AltaPacific Bancorp (OTCBB:ABNK), the parent company of AltaPacific Bank, today reported net income for the quarter totaling $243,000 and year-to-date net income totaling $902,000 for the period ending December 31, 2010. Additionally, the company declared a 5% stock dividend to be distributed on February 18, 2011 to shareholders of record as of February 4, 2011.

Assets totaled $79,797,000 at December 31, 2010, representing an increase of 1.0% over September 30, 2010 and a decrease of 4.6% over December 31, 2009. At December 31, 2010, the company’s net loans totaled $60,132,000 representing an 8.8% increase over September 30, 2010 and a 0.2% decrease over December 31, 2009. Deposits totaled $47,139,000 at December 31, 2010 representing a 9.1% decrease over September 30, 2010 and a 6.8% decrease over December 31, 2009. Included in the change in total deposits is a decrease in Certificates of Deposit totaling $4.5 million (34.8%) and $11.2 million (57.1%) for the quarter and twelve month period ending December 31, 2010, respectively.

At December 31, 2010, the company’s Allowance for Loan and Lease Losses totaled $1,423,000 and represented 2.31% of Gross Loans. At December 31, 2010, all of the company’s loans were performing and there were no loans past due in excess of 30 days. The Total Risk-Based Capital Ratio for AltaPacific Bank totaled 36.0% at December 31, 2010, which substantially exceeds the 10% minimum ratio for a well capitalized institution. The bank’s regulatory capital ratios have continually been among the highest of any commercial bank operating in California.

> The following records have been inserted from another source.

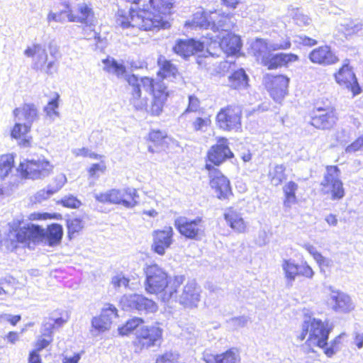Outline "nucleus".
Instances as JSON below:
<instances>
[{
    "instance_id": "72a5a7b5",
    "label": "nucleus",
    "mask_w": 363,
    "mask_h": 363,
    "mask_svg": "<svg viewBox=\"0 0 363 363\" xmlns=\"http://www.w3.org/2000/svg\"><path fill=\"white\" fill-rule=\"evenodd\" d=\"M282 269L286 279V285L287 287H291L298 276V264H295L291 259H284L281 264Z\"/></svg>"
},
{
    "instance_id": "864d4df0",
    "label": "nucleus",
    "mask_w": 363,
    "mask_h": 363,
    "mask_svg": "<svg viewBox=\"0 0 363 363\" xmlns=\"http://www.w3.org/2000/svg\"><path fill=\"white\" fill-rule=\"evenodd\" d=\"M293 19L298 26H306L311 23V19L298 9H296L294 12Z\"/></svg>"
},
{
    "instance_id": "e2e57ef3",
    "label": "nucleus",
    "mask_w": 363,
    "mask_h": 363,
    "mask_svg": "<svg viewBox=\"0 0 363 363\" xmlns=\"http://www.w3.org/2000/svg\"><path fill=\"white\" fill-rule=\"evenodd\" d=\"M62 205L69 208H78L81 205V202L74 196H65L61 201Z\"/></svg>"
},
{
    "instance_id": "5fc2aeb1",
    "label": "nucleus",
    "mask_w": 363,
    "mask_h": 363,
    "mask_svg": "<svg viewBox=\"0 0 363 363\" xmlns=\"http://www.w3.org/2000/svg\"><path fill=\"white\" fill-rule=\"evenodd\" d=\"M179 358V354L173 352H167L160 355L156 359V363H175Z\"/></svg>"
},
{
    "instance_id": "ddd939ff",
    "label": "nucleus",
    "mask_w": 363,
    "mask_h": 363,
    "mask_svg": "<svg viewBox=\"0 0 363 363\" xmlns=\"http://www.w3.org/2000/svg\"><path fill=\"white\" fill-rule=\"evenodd\" d=\"M206 168L209 171L210 185L215 190L219 199H228L233 195L230 181L222 172L206 163Z\"/></svg>"
},
{
    "instance_id": "3c124183",
    "label": "nucleus",
    "mask_w": 363,
    "mask_h": 363,
    "mask_svg": "<svg viewBox=\"0 0 363 363\" xmlns=\"http://www.w3.org/2000/svg\"><path fill=\"white\" fill-rule=\"evenodd\" d=\"M130 279L122 274H118L111 279V284L116 289H120L121 287L126 289L129 285Z\"/></svg>"
},
{
    "instance_id": "6e6552de",
    "label": "nucleus",
    "mask_w": 363,
    "mask_h": 363,
    "mask_svg": "<svg viewBox=\"0 0 363 363\" xmlns=\"http://www.w3.org/2000/svg\"><path fill=\"white\" fill-rule=\"evenodd\" d=\"M174 226L182 235L188 239L201 240L205 235V223L201 217L191 219L179 216L175 219Z\"/></svg>"
},
{
    "instance_id": "4468645a",
    "label": "nucleus",
    "mask_w": 363,
    "mask_h": 363,
    "mask_svg": "<svg viewBox=\"0 0 363 363\" xmlns=\"http://www.w3.org/2000/svg\"><path fill=\"white\" fill-rule=\"evenodd\" d=\"M220 39L218 47L215 52H212L211 45L207 48V52L212 57H220L222 53L235 54L240 51L242 47L241 40L239 36L231 33H223L221 36H218Z\"/></svg>"
},
{
    "instance_id": "37998d69",
    "label": "nucleus",
    "mask_w": 363,
    "mask_h": 363,
    "mask_svg": "<svg viewBox=\"0 0 363 363\" xmlns=\"http://www.w3.org/2000/svg\"><path fill=\"white\" fill-rule=\"evenodd\" d=\"M35 48H37V51L33 68L37 70L42 69L48 60V54L45 47L41 44H35Z\"/></svg>"
},
{
    "instance_id": "f8f14e48",
    "label": "nucleus",
    "mask_w": 363,
    "mask_h": 363,
    "mask_svg": "<svg viewBox=\"0 0 363 363\" xmlns=\"http://www.w3.org/2000/svg\"><path fill=\"white\" fill-rule=\"evenodd\" d=\"M242 108L240 106L228 105L221 108L216 116V122L223 130H238L241 128Z\"/></svg>"
},
{
    "instance_id": "e433bc0d",
    "label": "nucleus",
    "mask_w": 363,
    "mask_h": 363,
    "mask_svg": "<svg viewBox=\"0 0 363 363\" xmlns=\"http://www.w3.org/2000/svg\"><path fill=\"white\" fill-rule=\"evenodd\" d=\"M30 126L26 123H16L12 130L11 137L16 139H19V145L23 147H28L30 144V140L26 138V134L30 131Z\"/></svg>"
},
{
    "instance_id": "4c0bfd02",
    "label": "nucleus",
    "mask_w": 363,
    "mask_h": 363,
    "mask_svg": "<svg viewBox=\"0 0 363 363\" xmlns=\"http://www.w3.org/2000/svg\"><path fill=\"white\" fill-rule=\"evenodd\" d=\"M96 24L97 21L91 22V24L89 23L81 24V27L82 34L83 35L84 38L86 40H95L96 45L98 47V44L102 42V38L100 33L96 32L95 30Z\"/></svg>"
},
{
    "instance_id": "7c9ffc66",
    "label": "nucleus",
    "mask_w": 363,
    "mask_h": 363,
    "mask_svg": "<svg viewBox=\"0 0 363 363\" xmlns=\"http://www.w3.org/2000/svg\"><path fill=\"white\" fill-rule=\"evenodd\" d=\"M216 16V11L212 12L210 14L208 13L199 11L195 13L193 16L191 24L193 27L212 29V21Z\"/></svg>"
},
{
    "instance_id": "69168bd1",
    "label": "nucleus",
    "mask_w": 363,
    "mask_h": 363,
    "mask_svg": "<svg viewBox=\"0 0 363 363\" xmlns=\"http://www.w3.org/2000/svg\"><path fill=\"white\" fill-rule=\"evenodd\" d=\"M52 194H54L51 193L50 189L49 188V186H48V189L46 190L41 189L36 193V194L34 196V201L41 203L43 201L50 198Z\"/></svg>"
},
{
    "instance_id": "aec40b11",
    "label": "nucleus",
    "mask_w": 363,
    "mask_h": 363,
    "mask_svg": "<svg viewBox=\"0 0 363 363\" xmlns=\"http://www.w3.org/2000/svg\"><path fill=\"white\" fill-rule=\"evenodd\" d=\"M233 156L228 145V140L220 139L208 152V161L215 165H220L227 159Z\"/></svg>"
},
{
    "instance_id": "09e8293b",
    "label": "nucleus",
    "mask_w": 363,
    "mask_h": 363,
    "mask_svg": "<svg viewBox=\"0 0 363 363\" xmlns=\"http://www.w3.org/2000/svg\"><path fill=\"white\" fill-rule=\"evenodd\" d=\"M211 121L209 118L198 117L192 123V127L195 131L206 132L208 126H210Z\"/></svg>"
},
{
    "instance_id": "f704fd0d",
    "label": "nucleus",
    "mask_w": 363,
    "mask_h": 363,
    "mask_svg": "<svg viewBox=\"0 0 363 363\" xmlns=\"http://www.w3.org/2000/svg\"><path fill=\"white\" fill-rule=\"evenodd\" d=\"M249 78L243 69L235 71L228 77L229 86L235 89H245L248 85Z\"/></svg>"
},
{
    "instance_id": "0eeeda50",
    "label": "nucleus",
    "mask_w": 363,
    "mask_h": 363,
    "mask_svg": "<svg viewBox=\"0 0 363 363\" xmlns=\"http://www.w3.org/2000/svg\"><path fill=\"white\" fill-rule=\"evenodd\" d=\"M320 191L333 201L340 200L345 196L343 184L340 179V170L337 166H328L320 182Z\"/></svg>"
},
{
    "instance_id": "2f4dec72",
    "label": "nucleus",
    "mask_w": 363,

“As a result of the adverse economic conditions, we have been very cautious in our lending strategy,” reported Allen R. Christenson, the Company’s Chief Financial Officer. Continuing, Mr. Christenson stated, “Customers in our Real Estate Industries Group have done an excellent job of completing and selling projects. They have a proven track record and we have enjoyed our relationship with them. However, they too have been impacted by the economy and many are electing to delay new construction projects. As a result, we reduced Certificates of Deposit during 2010 as they tend to be our most expensive source of funds.”